** begin Page excerpt **
Social Impacts of Infrastructure Reconnection Initiatives: Focus on Displacement Risks - by Brian Rosa
Edited on
27 July 2022As Ad Hoc Expert for RiConnect, along with evaluating individual projects and the overall framework of the project, I have emphasized the need to tackle concerns around residential and commercial displacement that are often driven by projects aiming to reconnect spaces historically dominated by large-scale, above-ground transportation infrastructure, or in the reconfiguration of transport infrastructure more broadly. This has arisen from my previous research on the role of railway infrastructure in shaping urban spaces in the United Kingdom and United States, as well as emerging studies of “green gentrification” in North American and European cities, particularly the work of the Barcelona Lab for Urban Environmental Justice and Sustainability at the Autonomous University of Barcelona.
We must expect that actions associated with RiConnect will have socio-economic reverberations at a variety of metropolitan scales. Undoubtedly many of these projects will offer clear benefits to a broad cross-section of society through improving metropolitan mobility, improving public health, and addressing climate change. The impacts of infrastructural reconfiguration projects can be evaluated from a variety of perspectives. In urban design, increased pedestrian permeability plays a key role in the socio-spatial impacts of infrastructural transformation. At the metropolitan scale, shifts in public transport and active mobility infrastructure have impacts on movement patterns, density and shifts in land value, access to public space, and many other interlapping themes of relevance to metropolitan planners. A less comfortable discussion is how these projects may—deliberately in inadvertently—drive displacement as part of a process of land revalorization.
Planners should take seriously concerns about green gentrification: a process in which environmental improvements increase housing prices and attract wealthier new residents—and businesses to serve them—in historically marginalized communities. It is increasingly acknowledged that low-income areas on the periphery of city centers, often sharing space with industrial activities, have historically been prioritized for large-scale infrastructure projects requiring widespread demolition, and have left physical connections severed. This dynamic was observed with railways in the 19th century and with highways in the 20th century. The negative impacts of above-ground infrastructures—poor air quality, noise, vibrations, darkness—have typically led to districts surrounding them remaining physically and socially isolated, segregated, and stigmatized. Many communities have been sidelined, and remained low-income, precisely because of the dominating presence of mobility infrastructures. In overcoming these barriers, a key concern is whether, and how, preexisting communities can benefit from these transformations. Thus, the main concern associated with green gentrification is displacement. The impacts of reconnection projects—and the way public authorities anticipate and respond to them—depend on a variety of factors related to real estate pressure, tenant protections, the amount of public housing, local governments’ abilities to shape economic and social policy, and political willingness to foreground the protection of the socially vulnerable in the face of urban change.
Understanding displacement risks is an important step in assessing the social equity issues around planning initiatives—even if those initiatives are conceived as being for the benefit of all—and to do so requires the collaboration between public bodies and community organizations to anticipate risks through the interpretation of demographic data, forecasting, and proactive public policy. This is especially important in the face of “greenwashing,” in which sustainability actions and discourses are used to push through what would otherwise be controversial projects, or to underplay potential negative social impacts associated with them.
** end Page excerpt **
* _Problems to solve_:
1. Reproduce the passage of the displacement article between "Understanding displacement risks" and "associated with them.", inclusive.
2. According to the displacement article, what is the main concern associated with green gentrification?
Rely only on the displacement article for what follows.
** begin Recorded data **
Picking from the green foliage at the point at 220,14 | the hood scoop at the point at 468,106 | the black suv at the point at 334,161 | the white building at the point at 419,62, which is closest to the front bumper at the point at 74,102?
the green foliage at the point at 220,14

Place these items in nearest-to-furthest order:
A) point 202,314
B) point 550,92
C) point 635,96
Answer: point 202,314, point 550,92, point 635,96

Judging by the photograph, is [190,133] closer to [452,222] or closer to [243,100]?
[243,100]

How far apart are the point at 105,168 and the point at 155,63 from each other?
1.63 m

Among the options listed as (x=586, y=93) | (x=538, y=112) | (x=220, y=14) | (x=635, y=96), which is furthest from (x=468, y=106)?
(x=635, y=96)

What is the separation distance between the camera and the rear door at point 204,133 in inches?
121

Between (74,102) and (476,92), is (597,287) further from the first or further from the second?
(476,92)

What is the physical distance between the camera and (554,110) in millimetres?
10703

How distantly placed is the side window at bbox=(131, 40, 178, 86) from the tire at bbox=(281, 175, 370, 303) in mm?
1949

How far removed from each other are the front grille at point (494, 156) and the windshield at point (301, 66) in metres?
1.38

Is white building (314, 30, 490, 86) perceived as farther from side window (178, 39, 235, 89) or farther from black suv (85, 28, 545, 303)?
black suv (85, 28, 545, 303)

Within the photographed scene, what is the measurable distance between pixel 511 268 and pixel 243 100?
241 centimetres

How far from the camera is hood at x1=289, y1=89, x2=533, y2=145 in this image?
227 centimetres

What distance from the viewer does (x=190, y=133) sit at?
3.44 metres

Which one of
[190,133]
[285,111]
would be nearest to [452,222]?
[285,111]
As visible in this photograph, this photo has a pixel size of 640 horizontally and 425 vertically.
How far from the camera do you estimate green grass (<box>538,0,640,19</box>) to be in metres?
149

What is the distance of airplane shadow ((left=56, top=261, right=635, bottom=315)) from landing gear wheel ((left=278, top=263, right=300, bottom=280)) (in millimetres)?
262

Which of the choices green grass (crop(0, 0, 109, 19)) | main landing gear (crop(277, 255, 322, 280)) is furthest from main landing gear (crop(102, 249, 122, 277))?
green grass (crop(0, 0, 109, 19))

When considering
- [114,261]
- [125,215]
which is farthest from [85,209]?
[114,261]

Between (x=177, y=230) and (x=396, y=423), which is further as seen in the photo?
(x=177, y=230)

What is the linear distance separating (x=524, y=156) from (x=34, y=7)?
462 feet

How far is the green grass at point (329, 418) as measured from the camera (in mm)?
** end Recorded data **
* _Task-by-task outputs_:
1.
Understanding displacement risks is an important step in assessing the social equity issues around planning initiatives—even if those initiatives are conceived as being for the benefit of all—and to do so requires the collaboration between public bodies and community organizations to anticipate risks through the interpretation of demographic data, forecasting, and proactive public policy. This is especially important in the face of “greenwashing,” in which sustainability actions and discourses are used to push through what would otherwise be controversial projects, or to underplay potential negative social impacts associated with them.

2. Displacement.